3. An estimate of the death certificate mismatch rate. For example, a sample of death certificates could be manually matched to NIMS to see the difference between more generous matching criteria and their automated matching.
Any suggestions from anyone as to other pertinent questions would be welcome.
Thanks - it will take a while to have a worthwhile response to such a detailed comment.
Off-hand it wouldn't seem surprising if many different primary causes of death influence the "ghost" death rate, perhaps due to speed of turnaround or perhaps likelihood of hospitalization-associated record cleanup. This might be more an artifact of how causes are "tagged" to deaths in the invisible ghost bucket rather than how a cause of death influences likelihood of being in PHDA/ONS. Once someone is in, they are in. Likewise, regarding your first post, "The difference between the population estimates really matters because people who die turn up in records but when people are alive they can remain hidden from the records." wouldn't seem to be a problem as long as no one can actually move in and out of PHDA.
This remains my understanding of the design, and I don't see anything in the raw numbers that suggests otherwise (eg no unvaxxed age groups reach a point where deaths stop dwindling due to a constant dark matter death pool).

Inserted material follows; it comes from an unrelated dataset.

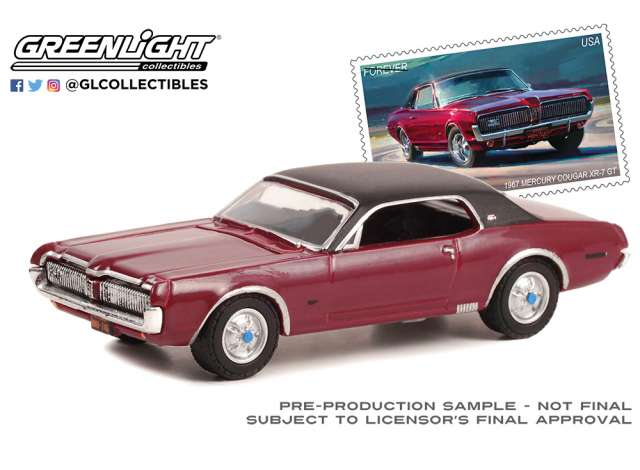PRE-ORD3R GreenLight Modeliukas 1967 Mercury Cougar XR-7 GT United States Postal Service (USPS) *2022 Pony Car Stamp Collection by Artist Tom Fritz*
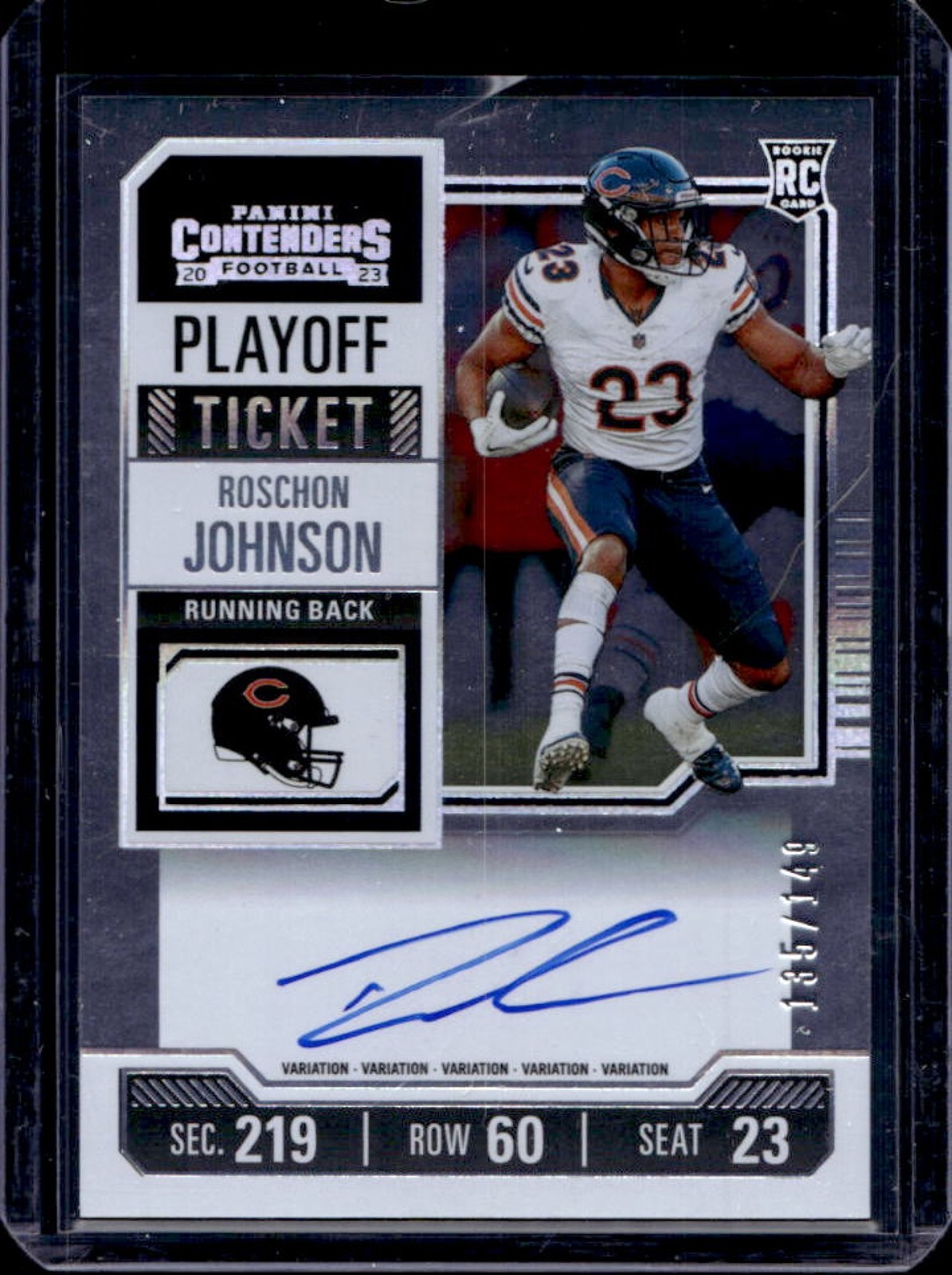 2023 Contenders Roschon Johnson Playoff Ticket Rookie Auto RC #135/149 Bears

A similar off-hand thought is that I see where a problem could exist with "excluded vaxxed more likely to die, some portion of excluded vaxxed deaths not in fact excluded but included without vax status (and here the small N would no longer be trivial because they are landing in a lower py denominator)," but this doesn't lead to easy predictions of what we would see in excluded vax death rates; i.e. should they be higher (because dying more) or lower (because actually being included as unvaxxed). Without a clear prediction, the higher excluded vax death rates can't be considered a signal for a problem here. Nor would such a vaxxed death leak necessarily outweigh biases against recording unvaxxed deaths (just because the death rate is high doesn't mean there are zero immortal unvaxxed in PHDA/ONS).
Hopefully I can reply in a less back of napkin fashion soon.
Thanks Brian.
Your response remains very focused on the denominator which is not the issue I am really concerned about here. It's mistakes in the numerator that are causing the problem. Misallocation of a fraction of deaths would not result in a "constant dark matter death pool" because it will always be in proportion to the overall deaths.

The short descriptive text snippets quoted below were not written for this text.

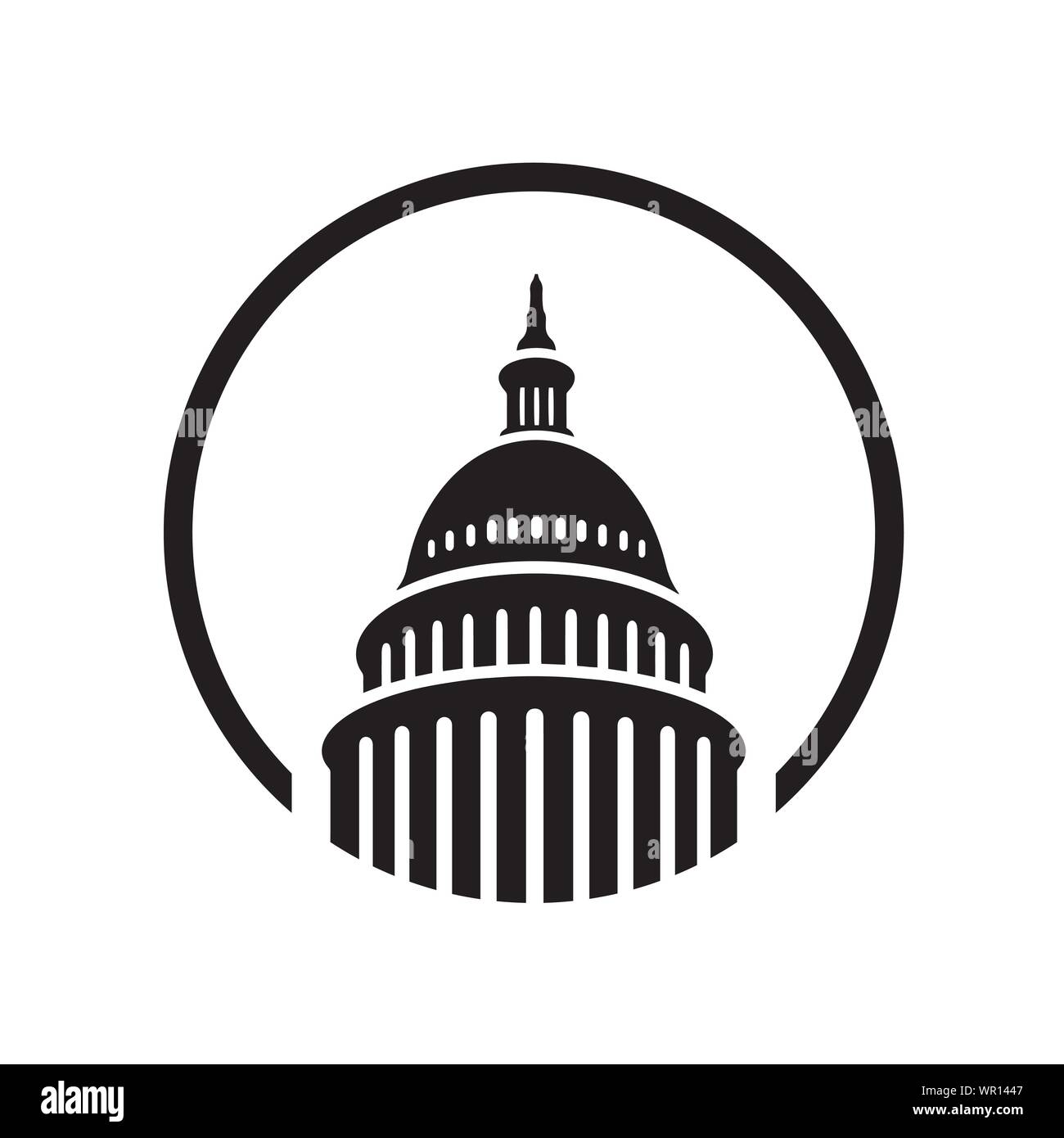Creative Premium Vue Capitol building design logo vector illustrations emblématiques Illustration de Vecteur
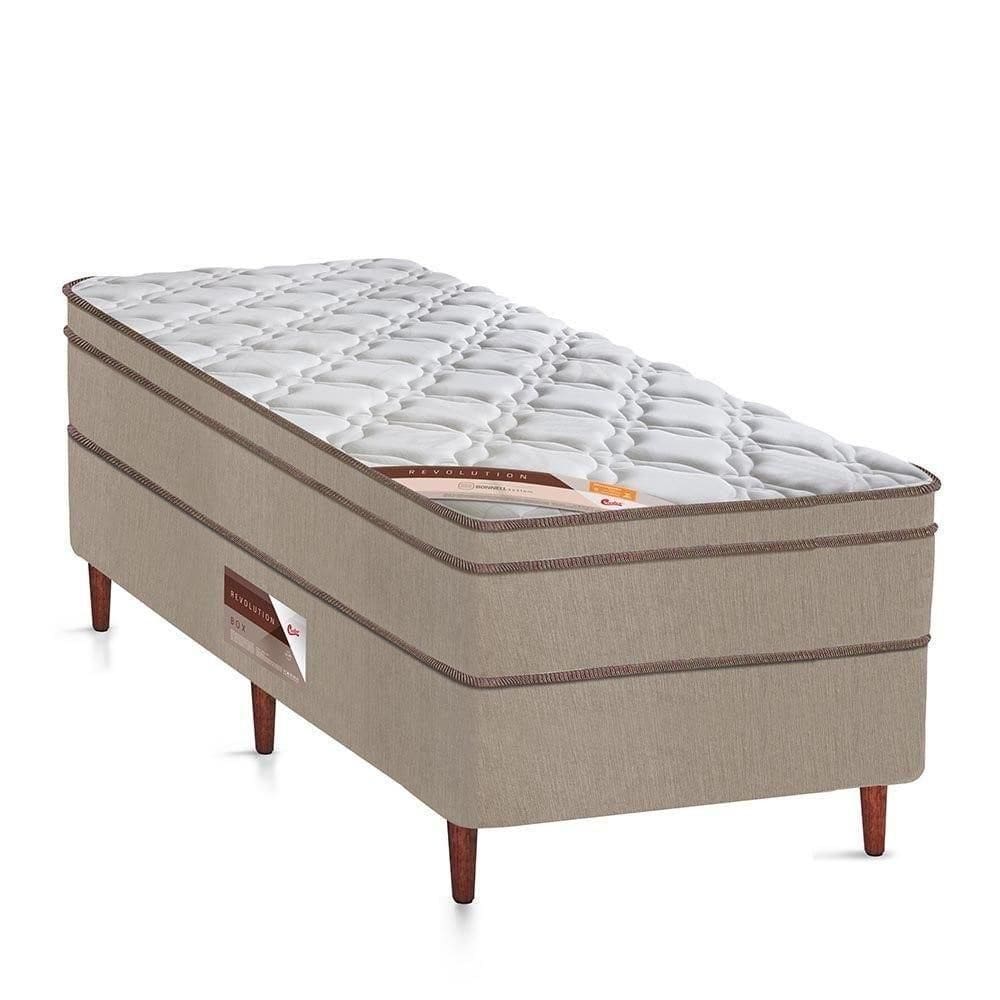 Cama Box + Colchão Castor Solteiro Innovation One Face Tecnopedic 88x188x54cm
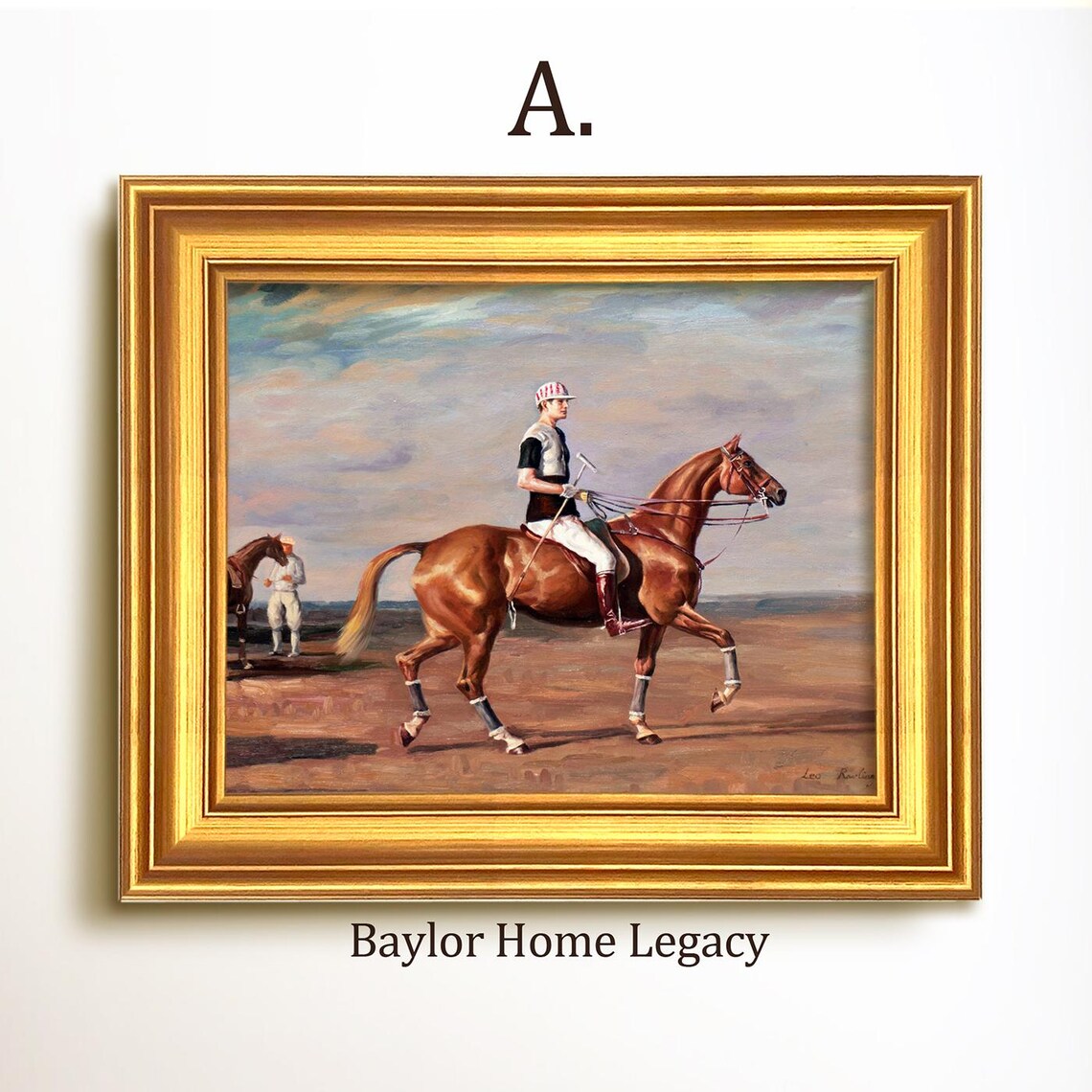 Polo Player Oil Painting Fine Art Poster Print - Image 5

I'll let you mull a bit more.
Nice. Once again you provide an important balancing contribution to the debate. Rigorous peer review and scrutiny are what good (citizen) science demands. I'll keep reading both sides of "our side" and theirs. Thanks, Brian!
Thank you for the kind words!
Yup. Healthy User Bias explains it. Fact is, there are far too many non-covid excess deaths two years into the vaccination program. While the ONS study compares deaths to unvaxxed, It would also be useful to compare death rate of vaxxed to the pre-COVID baseline. While this also would suffer from a HUB, a higher rate in the vaccinated compared to baseline would be a conservative indicator the vaccinated death rate is elevated.
Then of course, still to be answered is the reason “Long Covid “ or the Vax , or a synergistic combination
This is why I think examining the relationship between "catch-up effect" and the pivots in vaxxed ACM are illuminating. So, yes, probably an effect of post-breakthrough virus harms, either sudden cardiac death from the virus, or just under-diagnosed acute pneumonia / ARDS i.e. Covid-19.